**ЗАДАНИЯ:**
1 - Назовите все ранние эстонские издания, в которых, по тексту о псевдониме Северянина, псевдоним воспроизведён в авторском написании.
2 - Ответьте на вопросы по тексту о псевдониме Северянина:
(a) Где и в каком году была издана книжка стихов «Рояль Леандра»?
(b) Кем учреждена «Премия имени Игоря Северянина»?
(c) Кому адресовано собственноручное посвящение автора, факсимиле которого есть на оттиске?
3 - Допишите следующую часть текста о псевдониме Северянина, начиная после его последней строки.

**ТЕКСТ:**
В изданиях эстонского времени наблюдается разнобой. Так, в ранних эстонских изданиях «Creme des Violettes», «Вервэна», «Роса оранжевого часа», «Колокола собора чувств» псевдоним воспроизведён в авторском написании, а в берлинских изданиях того же периода и в поздних эстонских изданиях дефис в нем снова пропадает. Воспроизведу любопытный документ, адресованный в совет по присуждению ежегодной «Премии имени Игоря Северянина», учреждённой членами русской фракции Рийгикогу (Государственного собрания Эстонской Республики). Документ появился в связи с моим предложением писать псевдоним поэта в названии премии в его авторской, а не в издательской версии:
«О правописании псевдонима поэта И.Лотарева.
Поэт в течение жизни писал свой литературный псевдоним как с дефисом (Игорь-Северянин), так и без него (Игорь Северянин). Последний вариант встречается чаще и применялся большей частью в более поздний период. Чаще этот вариант использовался также при оформлении произведений в печати самим поэтом. Написание псевдонима без дефиса между именем и фамилией-прозвищем наиболее удобно и гармонично с точки зрения норм русского языка. Пример при склонении: с дефисом — Игорь-Северяниным, Игорь-Северянина и т.д.; без дефиса — Игорем Северяниным, Игоря Северянина и т.д.
С учётом вышеизложенного представляется предпочтительным в написании имени поэта использовать вариант без дефиса: Игорь Северянин.
Приложение: Копия с первой страницы книжки стихов «Рояль Леандра», изданной самим автором в Бухаресте в 1935 году (поздний Северянин), с указанием имени-псевдонима без дефиса. На оттиске находится также факсимиле собственноручного посвящения автора своему знакомому Юрию Дмитриевичу Шумакову, что доказывает факт личной акцептации и применения правописания собственного псевдонима со стороны автора.
Вл.Илляшевич, член Совета,
секретарь правления Союза писателей России.

**ДАННЫЕ:**
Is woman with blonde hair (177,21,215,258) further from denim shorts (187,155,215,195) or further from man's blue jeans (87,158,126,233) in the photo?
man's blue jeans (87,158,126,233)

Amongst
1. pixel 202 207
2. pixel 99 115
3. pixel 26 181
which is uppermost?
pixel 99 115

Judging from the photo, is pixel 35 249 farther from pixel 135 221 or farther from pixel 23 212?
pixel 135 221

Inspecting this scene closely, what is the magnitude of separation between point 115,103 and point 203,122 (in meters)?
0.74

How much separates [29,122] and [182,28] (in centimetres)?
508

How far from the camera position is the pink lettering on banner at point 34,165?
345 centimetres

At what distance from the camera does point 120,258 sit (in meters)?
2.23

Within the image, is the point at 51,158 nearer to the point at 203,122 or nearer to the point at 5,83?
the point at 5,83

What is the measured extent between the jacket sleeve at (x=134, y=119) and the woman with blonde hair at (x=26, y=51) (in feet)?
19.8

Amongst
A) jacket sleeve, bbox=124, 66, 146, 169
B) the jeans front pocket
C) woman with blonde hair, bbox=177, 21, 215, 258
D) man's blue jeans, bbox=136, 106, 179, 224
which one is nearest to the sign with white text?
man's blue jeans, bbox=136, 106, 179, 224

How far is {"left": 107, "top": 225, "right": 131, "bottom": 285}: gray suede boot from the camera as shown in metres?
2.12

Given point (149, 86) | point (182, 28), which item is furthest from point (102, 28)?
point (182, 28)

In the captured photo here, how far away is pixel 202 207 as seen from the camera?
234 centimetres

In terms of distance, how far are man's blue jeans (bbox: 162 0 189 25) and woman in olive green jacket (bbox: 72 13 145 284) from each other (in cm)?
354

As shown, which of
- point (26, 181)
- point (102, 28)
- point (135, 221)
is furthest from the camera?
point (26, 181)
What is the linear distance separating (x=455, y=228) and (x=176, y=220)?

**ОТВЕТЫ:**
1 - «Creme des Violettes», «Вервэна», «Роса оранжевого часа», «Колокола собора чувств».

2 -
(a) В Бухаресте, в 1935 году.
(b) Членами русской фракции Рийгикогу.
(c) Юрию Дмитриевичу Шумакову.

3 -
08 января 2001 года». (Копия в архиве автора).
При цитировании полностью сохранены все особенности документа. Однако относительно авторской акцептации написания псевдонима без дефиса необходимо сделать оговорку, поскольку указание на «Рояль Леандра» в качестве доказательства сделано без знания и учёта реальных обстоятельств его издания. «Рояль Леандра» был набран и печатался в Бухаресте друзьями поэта без его личного участия. Более показательным был бы пример сборника «Адриатика», изданного в Нарве стараниями автора и за свой счёт, или сборника переводов из Марии Ундер «Предцветенье», изданного автором на государственный счёт, в которых псевдоним употреблён без дефиса. Дефис очень не нравился эстонскому поэту Алексису Ранниту, поэтому две книги переводов его стихов на русский язык, сделанные Игорем-Северяниным, вышли без дефиса в псевдониме переводчика. Казалось бы, столь неудобному при склонении псевдониму, вынесен окончательный приговор, но давайте спросим самого автора.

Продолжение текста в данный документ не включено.